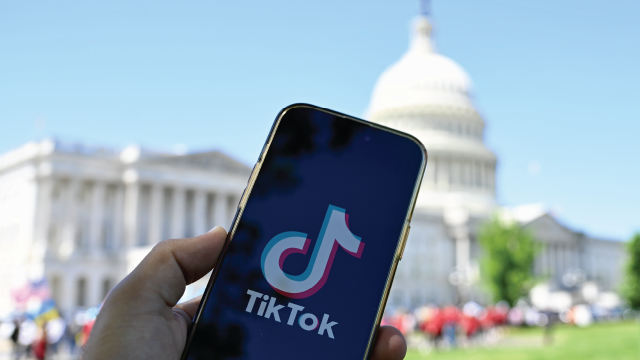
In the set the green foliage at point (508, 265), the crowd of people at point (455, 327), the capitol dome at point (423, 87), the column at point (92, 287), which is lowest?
the column at point (92, 287)

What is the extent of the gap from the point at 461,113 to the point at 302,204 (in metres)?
107

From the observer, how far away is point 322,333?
10.3 ft

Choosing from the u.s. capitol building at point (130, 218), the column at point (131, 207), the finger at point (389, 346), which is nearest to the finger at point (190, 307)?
the finger at point (389, 346)

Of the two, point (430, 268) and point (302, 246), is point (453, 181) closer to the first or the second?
point (430, 268)

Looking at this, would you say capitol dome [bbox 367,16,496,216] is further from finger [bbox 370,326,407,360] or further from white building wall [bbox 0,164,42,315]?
finger [bbox 370,326,407,360]

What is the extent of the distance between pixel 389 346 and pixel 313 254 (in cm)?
58

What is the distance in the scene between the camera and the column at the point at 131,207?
63656mm

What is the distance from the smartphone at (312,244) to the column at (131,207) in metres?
62.7

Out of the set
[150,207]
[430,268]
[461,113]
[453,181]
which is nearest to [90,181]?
[150,207]

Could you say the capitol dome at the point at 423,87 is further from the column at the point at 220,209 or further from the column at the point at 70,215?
the column at the point at 70,215

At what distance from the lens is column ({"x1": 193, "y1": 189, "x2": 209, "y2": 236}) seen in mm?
68688

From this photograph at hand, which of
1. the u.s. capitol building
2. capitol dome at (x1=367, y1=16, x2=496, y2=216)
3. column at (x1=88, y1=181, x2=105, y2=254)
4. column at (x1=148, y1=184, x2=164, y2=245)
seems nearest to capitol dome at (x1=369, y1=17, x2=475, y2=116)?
capitol dome at (x1=367, y1=16, x2=496, y2=216)

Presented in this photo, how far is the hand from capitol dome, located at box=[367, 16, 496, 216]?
9092 cm

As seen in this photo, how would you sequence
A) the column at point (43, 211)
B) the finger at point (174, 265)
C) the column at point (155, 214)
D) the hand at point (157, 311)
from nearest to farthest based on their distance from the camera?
1. the hand at point (157, 311)
2. the finger at point (174, 265)
3. the column at point (43, 211)
4. the column at point (155, 214)
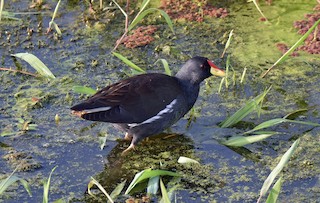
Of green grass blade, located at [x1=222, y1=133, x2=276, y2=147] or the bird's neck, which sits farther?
the bird's neck

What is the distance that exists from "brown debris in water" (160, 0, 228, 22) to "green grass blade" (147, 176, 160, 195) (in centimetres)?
251

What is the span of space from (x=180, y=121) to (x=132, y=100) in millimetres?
626

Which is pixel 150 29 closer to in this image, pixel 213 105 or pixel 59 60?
pixel 59 60

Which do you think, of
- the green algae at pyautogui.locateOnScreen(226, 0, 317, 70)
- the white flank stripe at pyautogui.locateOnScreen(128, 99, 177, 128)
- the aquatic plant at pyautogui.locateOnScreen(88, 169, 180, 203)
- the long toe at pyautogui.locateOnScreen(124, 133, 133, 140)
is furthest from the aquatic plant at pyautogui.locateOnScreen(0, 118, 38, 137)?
the green algae at pyautogui.locateOnScreen(226, 0, 317, 70)

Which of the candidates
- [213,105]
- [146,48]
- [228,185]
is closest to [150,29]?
[146,48]

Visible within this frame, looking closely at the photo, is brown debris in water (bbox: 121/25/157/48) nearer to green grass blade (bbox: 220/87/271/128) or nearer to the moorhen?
the moorhen

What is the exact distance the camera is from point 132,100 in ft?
16.1

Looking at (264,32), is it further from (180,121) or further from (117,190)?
(117,190)

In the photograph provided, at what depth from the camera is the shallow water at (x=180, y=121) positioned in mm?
4664

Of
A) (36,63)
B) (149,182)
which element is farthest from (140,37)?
(149,182)

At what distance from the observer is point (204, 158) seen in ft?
16.1

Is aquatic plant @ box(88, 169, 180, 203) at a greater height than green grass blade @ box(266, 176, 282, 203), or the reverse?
green grass blade @ box(266, 176, 282, 203)

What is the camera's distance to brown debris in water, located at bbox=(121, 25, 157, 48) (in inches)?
250

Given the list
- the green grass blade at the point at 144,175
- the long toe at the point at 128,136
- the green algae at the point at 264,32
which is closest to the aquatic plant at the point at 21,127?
the long toe at the point at 128,136
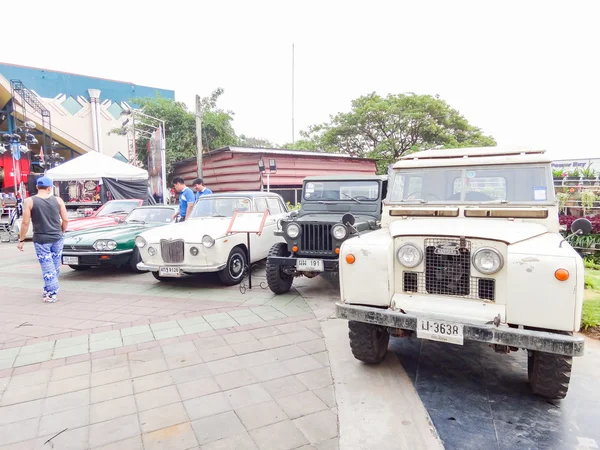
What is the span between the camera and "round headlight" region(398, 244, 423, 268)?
310 centimetres

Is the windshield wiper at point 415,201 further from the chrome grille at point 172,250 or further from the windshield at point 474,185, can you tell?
the chrome grille at point 172,250

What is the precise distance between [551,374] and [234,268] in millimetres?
4914

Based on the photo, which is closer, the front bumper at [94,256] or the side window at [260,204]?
the front bumper at [94,256]

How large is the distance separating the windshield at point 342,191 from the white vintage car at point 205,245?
4.23ft

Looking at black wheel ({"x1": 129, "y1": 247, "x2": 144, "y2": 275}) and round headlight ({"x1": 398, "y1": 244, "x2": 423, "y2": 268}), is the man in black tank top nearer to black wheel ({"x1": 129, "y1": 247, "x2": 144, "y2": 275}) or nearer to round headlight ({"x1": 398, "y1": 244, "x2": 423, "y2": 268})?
black wheel ({"x1": 129, "y1": 247, "x2": 144, "y2": 275})

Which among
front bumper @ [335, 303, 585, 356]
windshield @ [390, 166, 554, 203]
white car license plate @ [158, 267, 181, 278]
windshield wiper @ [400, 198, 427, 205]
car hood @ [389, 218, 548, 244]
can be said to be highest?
windshield @ [390, 166, 554, 203]

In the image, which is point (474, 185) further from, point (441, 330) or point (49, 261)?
point (49, 261)

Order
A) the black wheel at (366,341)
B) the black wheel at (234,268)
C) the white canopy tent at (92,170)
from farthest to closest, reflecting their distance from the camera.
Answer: the white canopy tent at (92,170) < the black wheel at (234,268) < the black wheel at (366,341)

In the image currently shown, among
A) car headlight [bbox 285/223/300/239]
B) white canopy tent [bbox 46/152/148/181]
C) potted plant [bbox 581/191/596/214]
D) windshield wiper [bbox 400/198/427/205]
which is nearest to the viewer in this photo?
windshield wiper [bbox 400/198/427/205]

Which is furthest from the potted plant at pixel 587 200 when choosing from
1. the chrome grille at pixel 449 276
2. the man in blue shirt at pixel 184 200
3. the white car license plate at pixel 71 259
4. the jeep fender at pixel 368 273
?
the white car license plate at pixel 71 259

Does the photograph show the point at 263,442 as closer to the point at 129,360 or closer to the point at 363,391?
the point at 363,391

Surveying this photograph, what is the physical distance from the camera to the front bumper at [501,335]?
8.00 feet

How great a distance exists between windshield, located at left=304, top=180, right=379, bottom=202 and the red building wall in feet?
25.0

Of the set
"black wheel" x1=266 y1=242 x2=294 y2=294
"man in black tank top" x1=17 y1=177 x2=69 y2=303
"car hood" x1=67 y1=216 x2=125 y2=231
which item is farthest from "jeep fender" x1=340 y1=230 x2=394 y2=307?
"car hood" x1=67 y1=216 x2=125 y2=231
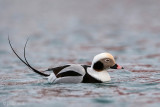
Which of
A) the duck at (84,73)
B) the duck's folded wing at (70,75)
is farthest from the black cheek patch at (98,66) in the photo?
the duck's folded wing at (70,75)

▶ [WHAT THE TASK REQUIRES] Write out word for word every line from the line with "In the image currently shown, among" through the final line of the records, both included, skipping the pictures.

▶ [TASK RESULT]
In the image currently shown, among
A) car headlight [bbox 285/223/300/239]
B) white canopy tent [bbox 46/152/148/181]
C) potted plant [bbox 581/191/596/214]
D) windshield wiper [bbox 400/198/427/205]
which is nearest to the viewer in this photo?
windshield wiper [bbox 400/198/427/205]

Which is furthest from the potted plant at pixel 587 200 when choosing from
1. the chrome grille at pixel 449 276
2. the man in blue shirt at pixel 184 200
3. the white car license plate at pixel 71 259
4. the jeep fender at pixel 368 273
?
the white car license plate at pixel 71 259

Does the photograph show the point at 263,442 as closer to the point at 129,360 or closer to the point at 363,391?
the point at 363,391

Surveying this photograph, what is the physical distance from the camera to the front bumper at [501,335]?
8.00 feet

How great a distance exists between windshield, located at left=304, top=180, right=379, bottom=202 and the red building wall in feet?
25.0

Of the set
"black wheel" x1=266 y1=242 x2=294 y2=294
"man in black tank top" x1=17 y1=177 x2=69 y2=303
"car hood" x1=67 y1=216 x2=125 y2=231
which item is farthest from "jeep fender" x1=340 y1=230 x2=394 y2=307?
"car hood" x1=67 y1=216 x2=125 y2=231
Which of
A) the duck at (84,73)
B) the duck's folded wing at (70,75)
is farthest from the black cheek patch at (98,66) in the photo?
the duck's folded wing at (70,75)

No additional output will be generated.